| REQUIRED TASK 1 |
List every expression that the conditions line of the e^x derivative thread allows to appear.
| REQUIRED TASK 2 |
Copy the e^x derivative thread from "Write central derivative" up to and including "I got O(h).", renaming "lecturer" to "teacher".

| PROVIDED PASSAGE |
----
Numeric function of $e^x$

Question

Write central derivative function of : $f’’(x)$ where $f(x)=e^x$

Conditions : $f(x+h)$ , $f(x-2h)$ , $f(x)$ should appear only .

I solved using Taylor series the lecturer says it’s O($h^2$) but I got O(h).

Can someone help please

Answer 1

By Taylor's theorem, we have \begin{align*}&f(x+h) = f(x) + f^{\prime}(x)h + \frac{1}{2}f^{\prime\prime}(x)h^2 + O(h^3) \text{ and}\\ &f(x-2h) = f(x) - 2f^{\prime}(x)h + 2f^{\prime\prime}(x)h^2 + O(h^3)\end{align*} Thus \begin{align*}2f(x+h)+f(x-2h) = 3f(x)+3f^{\prime\prime}(x)h^2 + O(h^3)\end{align*} which gives \begin{equation*}f^{\prime\prime}(x) = \frac{2f(x+h)+f(x-2h)-3f(x)}{3h^2} + O(h)\end{equation*} If we go one term further, we get \begin{align*}&f(x+h) = f(x) + f^{\prime}(x)h + \frac{1}{2}f^{\prime\prime}(x)h^2 + \frac{1}{6}f^{\prime\prime\prime}(x)h^3 + O(h^4) \text{ and}\\ &f(x-2h) = f(x) - 2f^{\prime}(x)h + 2f^{\prime\prime}(x)h^2 - \frac{4}{3}f^{\prime\prime\prime}(x)h^3 + O(h^4)\end{align*} so \begin{equation*}4f(x+h)-f(x-2h) = 3f(x) + 6f^{\prime}(x) + 2f^{\prime\prime\prime}(x)h^3 + O(h^4) \quad (*)\end{equation*} If we truncate the two equations at the $h$ term instead, we get \begin{equation*}f(x+h)-f(x-2h) = 3f^{\prime}(x)h + O(h^2)\end{equation*} This gives an expression for $f^{\prime}(x)$ that we can substitute into $(*)$, giving \begin{equation*}4f(x+h)-f(x-2h) =3f(x)+2\left(\frac{f(x+h)-f(x-2h)}{h}\right) +2f^{\prime\prime\prime}(x)h^3 + O(h^4)\end{equation*} This rearranges to \begin{equation*}f^{\prime\prime\prime}(x) = \frac{4f(x+h)-f(x-2h)-3f(x)}{2h^3}-\frac{f(x+h)-f(x-2h)}{h^4}+O(h)\end{equation*}
----
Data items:
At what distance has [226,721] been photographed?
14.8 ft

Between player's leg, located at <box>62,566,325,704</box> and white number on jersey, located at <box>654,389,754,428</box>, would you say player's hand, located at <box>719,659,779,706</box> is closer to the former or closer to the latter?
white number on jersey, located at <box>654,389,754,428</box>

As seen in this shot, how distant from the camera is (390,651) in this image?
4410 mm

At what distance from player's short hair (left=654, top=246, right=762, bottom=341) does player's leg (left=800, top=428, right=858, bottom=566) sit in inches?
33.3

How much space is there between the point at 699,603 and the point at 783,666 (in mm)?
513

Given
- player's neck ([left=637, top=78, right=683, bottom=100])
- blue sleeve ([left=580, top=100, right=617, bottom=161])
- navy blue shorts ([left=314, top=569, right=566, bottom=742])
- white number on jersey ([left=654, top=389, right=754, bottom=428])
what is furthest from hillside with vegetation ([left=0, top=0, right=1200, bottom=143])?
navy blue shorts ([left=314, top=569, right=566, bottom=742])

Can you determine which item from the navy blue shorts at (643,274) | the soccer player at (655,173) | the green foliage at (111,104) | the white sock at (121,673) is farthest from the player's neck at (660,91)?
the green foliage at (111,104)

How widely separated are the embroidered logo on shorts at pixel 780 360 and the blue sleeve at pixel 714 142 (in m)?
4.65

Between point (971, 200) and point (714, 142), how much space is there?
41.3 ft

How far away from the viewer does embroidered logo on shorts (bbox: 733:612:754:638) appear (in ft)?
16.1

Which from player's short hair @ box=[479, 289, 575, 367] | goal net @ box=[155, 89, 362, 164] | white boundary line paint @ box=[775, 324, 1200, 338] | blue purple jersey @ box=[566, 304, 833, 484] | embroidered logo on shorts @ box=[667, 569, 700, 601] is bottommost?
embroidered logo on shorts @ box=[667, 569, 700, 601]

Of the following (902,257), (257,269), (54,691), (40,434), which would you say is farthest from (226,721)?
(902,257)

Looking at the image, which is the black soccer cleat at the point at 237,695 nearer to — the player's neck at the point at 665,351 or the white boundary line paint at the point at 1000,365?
----
| TASK SOLUTION 1 |
f(x+h), f(x-2h), f(x)

| TASK SOLUTION 2 |
Write central derivative function of : $f’’(x)$ where $f(x)=e^x$

Conditions : $f(x+h)$ , $f(x-2h)$ , $f(x)$ should appear only .

I solved using Taylor series the teacher says it’s O($h^2$) but I got O(h).